Contact information


Pittsburgh, PA


Email: bozena @

Twitter: @BozenaPajak

Learning Science at Duolingo

    I'm the head of Learning Science at Duolingo. Our mission is to improve Duolingo's effectiveness through learning science and pedagogical expertise.

    We are responsible for improving Duolingo's pedagogical approach and for assessing how much our users are learning. We make use of recent research findings, as well as Duolingo's vast user data to guide product development.

Academic research interests

  • language acquisition in adulthood
  • statistical learning
  • bi/multilingualism
  • non-native speech perception
  • recognition of foreign-accented speech
  • adaptation to non-native accents
  • computational modeling of learning and adaptation


Learning languages as hierarchical probabilistic inference

collaborators: Roger Levy, T. Florian Jaeger, Alex Fine, Dave Kleinschmidt

My main research interests include second and additional language acquisition, especially in the domains of phonetics, phonology, and morpho-phonology. I am particularly interested in the mechanisms underlying generalization from previously acquired knowledge, which I study through behavioral experiments and computational modeling.

More specifically, I investigate how people integrate multiple sources of information to make inferences about the language input they are exposed to. I am particularly interested in:

  • how listeners' prior language background affects how they interpret the statistical structure of the incoming speech signal, and
  • how learners generalize from the properties of known languages when learning a new language.

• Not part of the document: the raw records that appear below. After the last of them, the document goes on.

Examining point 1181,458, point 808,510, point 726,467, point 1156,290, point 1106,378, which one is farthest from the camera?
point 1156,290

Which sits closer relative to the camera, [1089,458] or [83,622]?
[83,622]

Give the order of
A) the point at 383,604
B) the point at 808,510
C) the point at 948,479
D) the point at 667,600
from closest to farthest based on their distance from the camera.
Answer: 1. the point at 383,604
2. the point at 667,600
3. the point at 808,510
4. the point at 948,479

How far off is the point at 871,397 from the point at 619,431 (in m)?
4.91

I have proposed a model of second (L2) and additional (Ln) language acquisition as a process of probabilistic inference under uncertainty where known languages serve as a resource that learners use to make implicit inferences about the properties of new languages. The model constitutes a novel way of approaching L2 and Ln acquisition and allows us to ask questions about generalization that have not been previously addressed. Other existing theories have instead focused on cases of native language (L1) interference, with facilitation (or positive transfer) predicted only when some linguistic properties happen to coincide in L1 and L2.

The main prediction of the model is that, if learners indeed use their previous language knowledge as a basis for inferences about the language they are currently learning, then we should be able to find evidence of L1-to-L2 facilitation that goes beyond immediate similarities between the two languages and that cannot be explained by direct positive transfer. That is, there should be signs of generalization from the properties of known languages reaching beyond the actual data available to a learner. In my work so far I have tested this general prediction in the areas of speech perception and speech category learning. The results show that learners are able to take advantage of their current linguistic knowledge by generalizing fine phonetic detail across different segments and across languages.

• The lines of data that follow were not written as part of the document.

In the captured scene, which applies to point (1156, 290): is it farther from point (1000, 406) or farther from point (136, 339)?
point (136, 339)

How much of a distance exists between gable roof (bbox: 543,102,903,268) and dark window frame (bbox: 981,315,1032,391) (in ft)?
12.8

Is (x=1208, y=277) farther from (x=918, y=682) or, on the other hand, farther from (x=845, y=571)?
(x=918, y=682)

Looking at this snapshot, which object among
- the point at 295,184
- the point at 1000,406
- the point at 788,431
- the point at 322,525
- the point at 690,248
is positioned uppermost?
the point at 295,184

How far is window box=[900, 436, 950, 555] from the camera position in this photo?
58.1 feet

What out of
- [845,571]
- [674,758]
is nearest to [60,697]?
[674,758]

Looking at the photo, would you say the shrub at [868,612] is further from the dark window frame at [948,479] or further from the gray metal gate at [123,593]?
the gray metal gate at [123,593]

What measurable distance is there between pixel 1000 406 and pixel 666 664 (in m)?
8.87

relevant papers: Pajak (2012); Pajak & Levy (2014); Pajak, Fine, Kleinschmidt, & Jaeger (in revision)


Analogy-based abstraction in learning non-native phonetic categories

collaborators: Roger Levy, Klinton Bicknell, Page Piccinini

Phonetic category acquisition is a complex problem of learning a mapping from variable phonetic tokens onto discrete categories. How is this achieved? Prior experimental and computational work has identified two main sources of information available to and used by learners, both infants and adults: statistical distributions of sounds and lexical context. I have proposed that, in addition to those two sources of information, phonetic category learning is supported by analogy-based abstraction: learners infer commonalities between observed phonetic contrasts (e.g., /b/-/p/, /d/-/t/), which leads them to expect analogous contrasts defined along the same phonetic dimensions (e.g., /g/-/k/). This type of analogical abstraction can effectively bootstrap the acquisition of a language's entire phonetic system given the typological evidence that languages tend to reuse the same phonetic dimensions for multiple contrasts (Clements, 2003).

relevant papers: Pajak & Levy (2011); Pajak, Bicknell, & Levy (2013); Pajak & Levy (2014); Pajak, Piccinini, & Levy (2014, ASA poster)


The basis of generalization in adaptation to foreign-accented speech

collaborators: Ann Bradlow, Matt Goldrick

Previous work has shown that adaptation to foreign-accented speech involves generalization beyond talker-specific characteristics: listening to multiple same-accent talkers facilitates comprehension of a novel talker of that accent (Bradlow & Bent, 2008; Sidaras, Alexander, & Nygaard, 2009), and exposure to multiple novel accents facilitates comprehension of a completely novel accent (Baese-Berk, Bradlow, & Wright, 2013). I am intersted in what underlies this type of generalization. To answer that question I pursue computational modeling work, investigating what specific properties of foreign-accented speech lead to facilitation in comprehension of novel talkers and/or accents.


Speech-in-speech perception of native and foreign-accented talkers

collaborators: Angela Cooper, Ann Bradlow

How do people perceive speech in the presence of competing speech? One relevant finding is that the comprehension of native speech is facilitated when the background speech is foreign- rather than native-accented (Calandruccio, Dhar, & Bradlow, 2010). But why would that be the case? In this project we examine two possible reasons: (1) speech segregation may be facilitated whenever two speech streams are dissimilar along some dimension, or (2) native speech may capture listeners' attention in a way that foreign-accented speech does not. In order to tease these possibilities apart we employ a speech-in-speech sentence recognition task where the talkers are either native speakers of English or second-language learners who speak English with a foreign accent.

Last updated: 10-Oct-2018